Syndromic aniridia refers to a group of rare genetic conditions in which aniridia (the partial or complete absence of the iris of the eye) occurs alongside additional systemic abnormalities affecting other organs or body systems. Unlike isolated (non-syndromic) aniridia, syndromic forms are associated with broader clinical features that may include intellectual disability, genitourinary anomalies, obesity, or an increased risk of certain tumors, depending on the specific syndrome involved. The most well-known syndromic form is WAGR syndrome (Wilms tumor, Aniridia, Genitourinary anomalies, and intellectual disability/Range of developmental delays), caused by contiguous gene deletions on chromosome 11p13 involving the PAX6 gene and the WT1 gene.
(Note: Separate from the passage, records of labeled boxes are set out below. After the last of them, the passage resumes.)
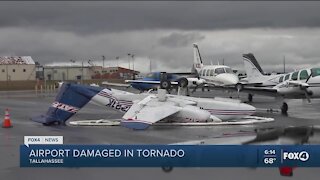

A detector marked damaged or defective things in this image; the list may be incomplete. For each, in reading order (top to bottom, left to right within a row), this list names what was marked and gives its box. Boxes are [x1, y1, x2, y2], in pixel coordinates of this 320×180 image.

bent wing [120, 95, 181, 129]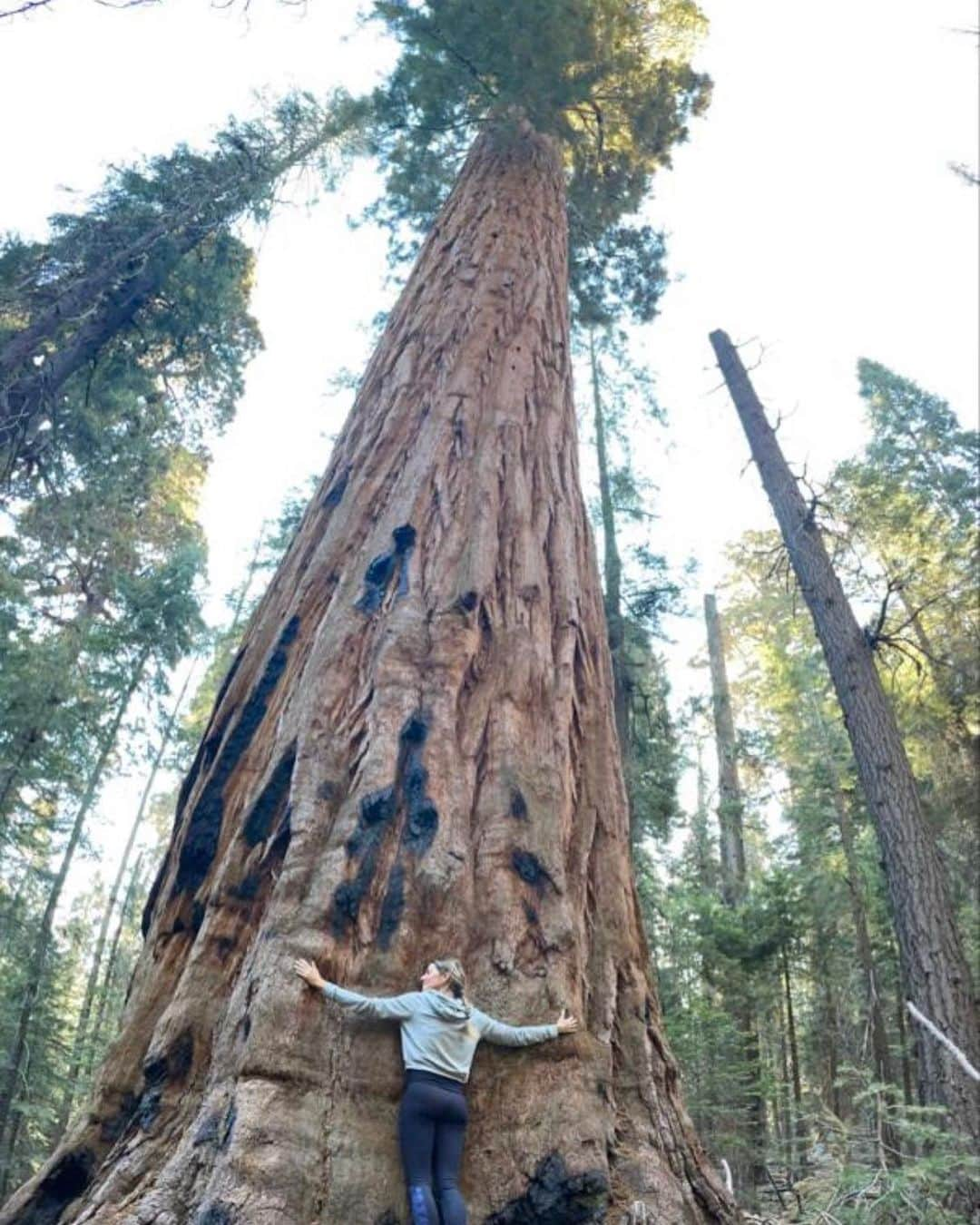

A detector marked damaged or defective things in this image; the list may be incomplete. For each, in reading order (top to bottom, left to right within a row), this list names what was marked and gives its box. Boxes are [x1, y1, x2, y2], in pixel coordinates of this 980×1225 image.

charred wood patch [172, 624, 301, 900]
charred wood patch [15, 1147, 94, 1225]
charred wood patch [486, 1154, 610, 1220]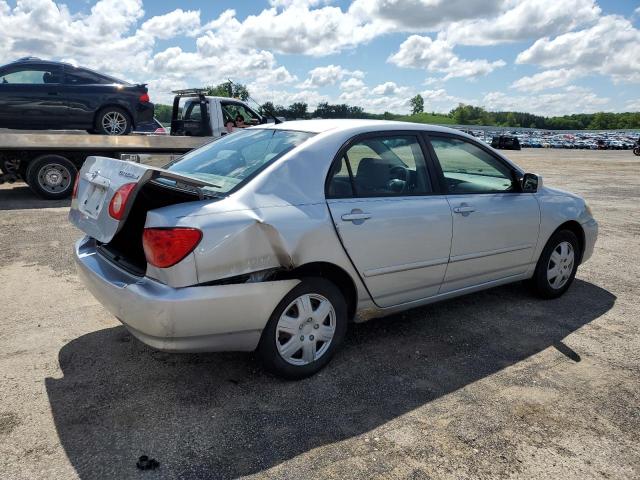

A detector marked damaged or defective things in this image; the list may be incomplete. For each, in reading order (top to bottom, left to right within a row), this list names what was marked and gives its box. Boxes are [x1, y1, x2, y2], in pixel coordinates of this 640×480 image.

bent trunk lid [69, 156, 212, 242]
damaged rear bumper [74, 236, 298, 352]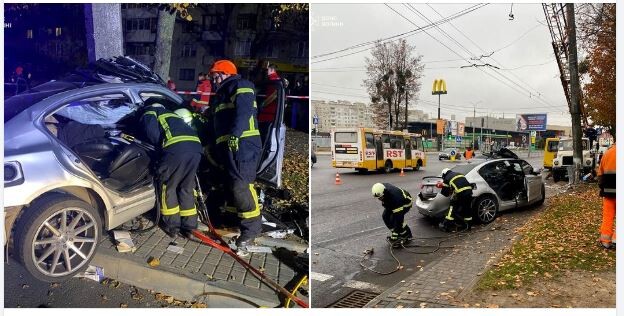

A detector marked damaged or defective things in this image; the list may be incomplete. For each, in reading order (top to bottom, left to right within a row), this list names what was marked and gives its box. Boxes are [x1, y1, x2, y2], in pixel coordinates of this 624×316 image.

wrecked silver sedan [416, 157, 544, 222]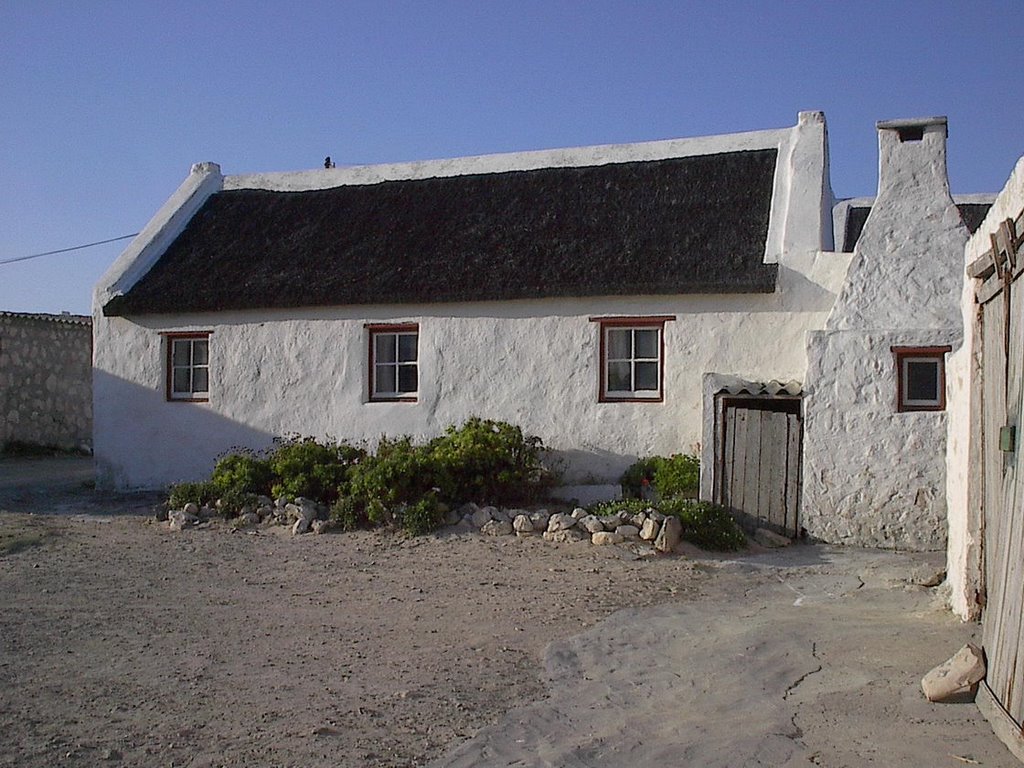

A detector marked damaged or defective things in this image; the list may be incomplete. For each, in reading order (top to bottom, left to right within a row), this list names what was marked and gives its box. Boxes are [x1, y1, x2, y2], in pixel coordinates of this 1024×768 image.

cracked concrete [430, 548, 1015, 768]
Another recognized syndromic form is Gillespie syndrome, which combines aniridia with cerebellar ataxia and intellectual disability. The ocular manifestations of syndromic aniridia can be severe and progressive. Patients typically present at birth or early infancy with absent or hypoplastic irides, leading to photosensitivity and reduced visual acuity. Associated ocular complications may include glaucoma, cataracts, corneal opacification (aniridia-related keratopathy), foveal hypoplasia, and nystagmus. In WAGR syndrome, surveillance for Wilms tumor (a childhood kidney cancer) is critical, as the risk is substantially elevated due to WT1 gene deletion. Genitourinary anomalies in WAGR may include cryptorchidism, hypospadias, streak gonads, and renal abnormalities. Some patients with larger deletions (WAGRO syndrome) also develop obesity. Management of syndromic aniridia requires a multidisciplinary approach. Ophthalmologic care includes regular monitoring for glaucoma and cataracts, use of tinted lenses for photosensitivity, and surgical interventions when needed. For WAGR syndrome, regular renal ultrasound screening (typically every three months until at least age 8) is essential for early detection of Wilms tumor. Developmental support, educational interventions, and monitoring of renal function are also important components of care. There is currently no cure for the underlying genetic cause, and treatment remains symptomatic and preventive.

Inheritance

Variable

Can be inherited in different ways depending on the underlying gene

Age of Onset

Neonatal

Begins at or shortly after birth (first 4 weeks)

Orphanet ↗NORD ↗

Treatments

No FDA-approved treatments are currently listed for Syndromic aniridia.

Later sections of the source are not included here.